PITTSBURGH, PA – After more than a decade, western Pennsylvanians are starting to breathe easier according to the American Lung Association’s annual State of the Air Report issued today.
The good news: the Pittsburgh metro region’s air quality is the best it’s been since the national research and advocacy group began monitoring nationwide air quality 12 years ago.
But environmental and public health advocates say there is still plenty of work to do to clean up the region’s air. For example, Pittsburgh metro region’s air still ranks as the sixth most polluted in the nation for both short- and long-term particle pollution. Particle pollution is the mix of tiny solid and liquid particles in the air we breathe. (That smoky, black truck exhaust you passed on the way to work this morning? That was particle pollution.) Short-term particle pollution measures what people are exposed to in a day, whereas long-term particle pollution measures what we are exposed to in a year – and both can increase people’s risk of heart disease, lung cancer and asthma.
Another concern is the region’s worsening ground-level ozone ranking. Ground-level ozone, or “bad ozone” – as opposed to atmospheric, or “good ozone” – can reduce lung function, inflame the lungs’ linings and worsen asthma.
"Absolutely, progress has been made to clean up our region's air, thanks to the work of people, organizations and companies right here in Pittsburgh, as well as our state and federal representatives,” says Rachel Filippini, Executive Director of the Pittsburgh-based Group Against Smog Pollution (GASP). “Our higher ozone ranking, however, is of major concern and we need to ensure that this trend doesn't continue."
Joseph O. Minott, Executive Director of Pennsylvania’s Clean Air Council, agrees. “This report contains some good news for air quality in western Pennsylvania. However, some areas continue to decline, surely because of new and old sources of pollution alike. We must remain committed to continue protecting everyone’s right to breathe clean air.”
Many local environmental groups are viewing these findings as both a sign of progress and a call to action.
“It’s time to finish the job,” says Tiffany Hickman, Western Pennsylvania Outreach Coordinator for PennFuture. “Making sure every child in southwestern Pennsylvania can breathe clean air every day is essential for the health of our families and our quality of life, and it’s a crucial building block for a strong economy.”

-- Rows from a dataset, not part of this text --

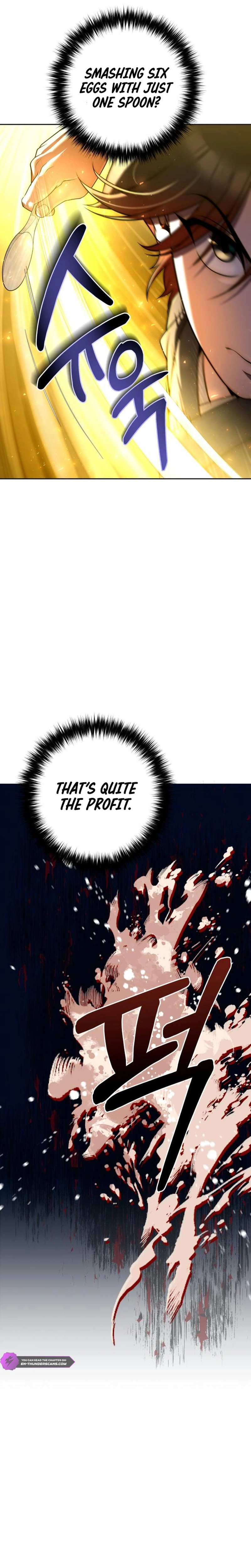 The Second Eunuch Regains His Manhood Chapter 17 - page 13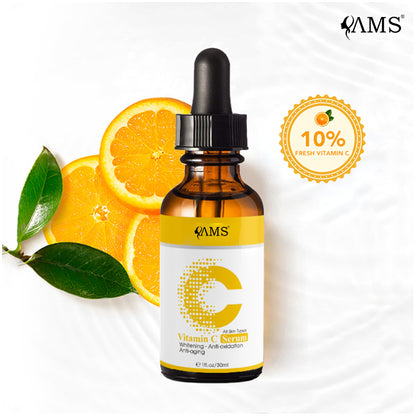 Face Vitamin C Extract Nhà máy sản xuất mỹ phẩm OEM Tùy chỉnh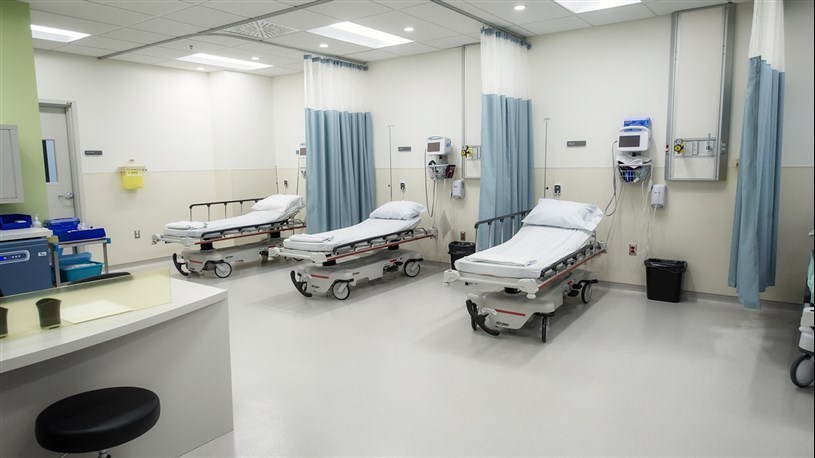 L'urgence de l'Hôpital du Suroît au double de sa capacité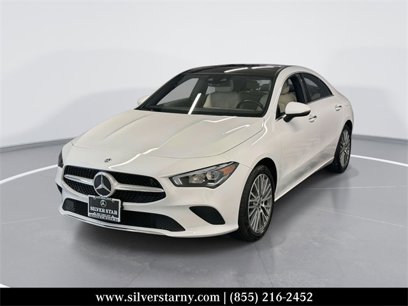 Certified 2023 Mercedes-Benz CLA 250 4MATIC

That’s why PennFuture, along with the Clean Air Council and GASP are charter members of the Breathe Project. The Breathe Project is a coalition of Pittsburgh groups, companies and individuals with a common commitment to deliver the air our region needs for the health and economy our citizens want.
“Breathe Project members PNC and US Steel have really stepped up and are making significant contributions to clean air,” says Tom Hoffman, Western Pennsylvania Director for Clean Water Action, also a Breathe Project charter member. “PNC is drastically reducing diesel emissions in its construction projects and US Steel has invested in cleaner air at its Clairton works.”
Women for a Healthy Environment’s Executive Director Michelle Naccarati-Chapkis believes this collaborative approach is the key to cleaning up western Pennsylvania’s air once and for all. “Pittsburghers know the power of teamwork. That is why each member of the Breathe Project is making commitments to clean up our air. Moving forward, it’s going to take all of us – families and community groups, business leaders and our elected officials – working together to make sure we have the healthy air and the healthy economy we deserve.”